La collaboratrice domestica (e il padre che lavora come collaboratore domestico) possono usufruire dell’indennità di maternità coperta dall’Inps per l’80% della retribuzione giornaliera convenzionale settimanale (secondo i calcoli aggiornati che si trovano nella circolare Inps n. 61 del 2018).

A chi spetta il congedo di maternità

Il congedo di maternità spetta alle collaboratrici domestiche neomamme anche nel caso di adozioni o affidi. Se si tratta di adozione o affidamento nazionale, riporta la circolare dell’Inps, alla lavoratrice spettano cinque mesi di congedo con relativa indennità a partire dall’ingresso del minore nella famiglia, se si tratta invece di adozioni internazionali il congedo (sempre con indennità) è di cinque mesi. Se infine l’affidamento non è preadottivo i mesi di congedo con indennità previsti sono tre, da fruire nei cinque mesi successivi all’arrivo del minore.

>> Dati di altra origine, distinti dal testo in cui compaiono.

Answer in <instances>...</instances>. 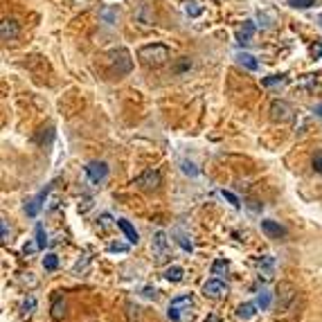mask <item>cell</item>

Anche nel caso delle collaboratrici domestiche la tutela di maternità può iniziare poi prima del congedo di maternità (è detta interdizione anticipata). Nel caso di periodi successivi al congedo (e fino a sette mesi dalla nascita o dall’adozione e affidamento) si parla invece di interdizione prorogata. Come riporta il sito dell’Inps

I provvedimenti di interdizione sono adottati dalla Asl (Azienda Sanitaria Locale) nel caso di gravi complicanze della gravidanza o di persistenti forme morbose che si presume possano essere aggravate dallo stato di gravidanza (solo interdizione anticipata) oppure dalla Dtl (Direzione Territoriale del Lavoro) quando le condizioni di lavoro o ambientali siano ritenute pregiudizievoli alla salute della donna e del bambino o quando la lavoratrice non possa essere spostata ad altre mansioni (interdizione anticipata e prorogata).

Anche il papà può usufruire del congedo di paternità, che consiste nell’astensione dal lavoro per la durata del congedo di maternità (dopo la nascita del figlio) non goduto dalla madre.

I requisiti per accedere all’indennità di maternità

Per poter richiedere l’indennità di maternità per la collaboratrice domestica devono risultare versati a suo carico 52 contributi settimanali (anche estranei al settore del lavoro domestico) nei 24 mesi precedenti all’astensione obbligatoria o, in alternativa, 26 contributi settimanali nel corso dei 12 mesi precedenti alla richiesta. Se la contribuzione non è sufficiente a raggiungere i requisiti per l’indennità può comunque servire per accedere all’assegno di maternità.

Come presentare la domanda di congedo

La domanda per il congedo di maternità o paternità, indica l’Inps, va presentata

Prima dell’inizio della maternità e mai oltre un anno dalla fine del periodo indennizzabile, pena la prescrizione del diritto all’indennità. La lavoratrice è tenuta inoltre a comunicare la data di nascita del figlio e le relative generalità entro 30 giorni dal parto.

Come negli altri casi anche per i collaboratori domestici la domanda di congedo va presentata sul portale web del Servizio di previdenza nazionale (www.inps.it), oppure rivolgendosi ai servizi telematici degli enti di patronato o, ancora, telefonando al Contact center al numero 803 164 da rete fissa e 06 164 164 da cellulare.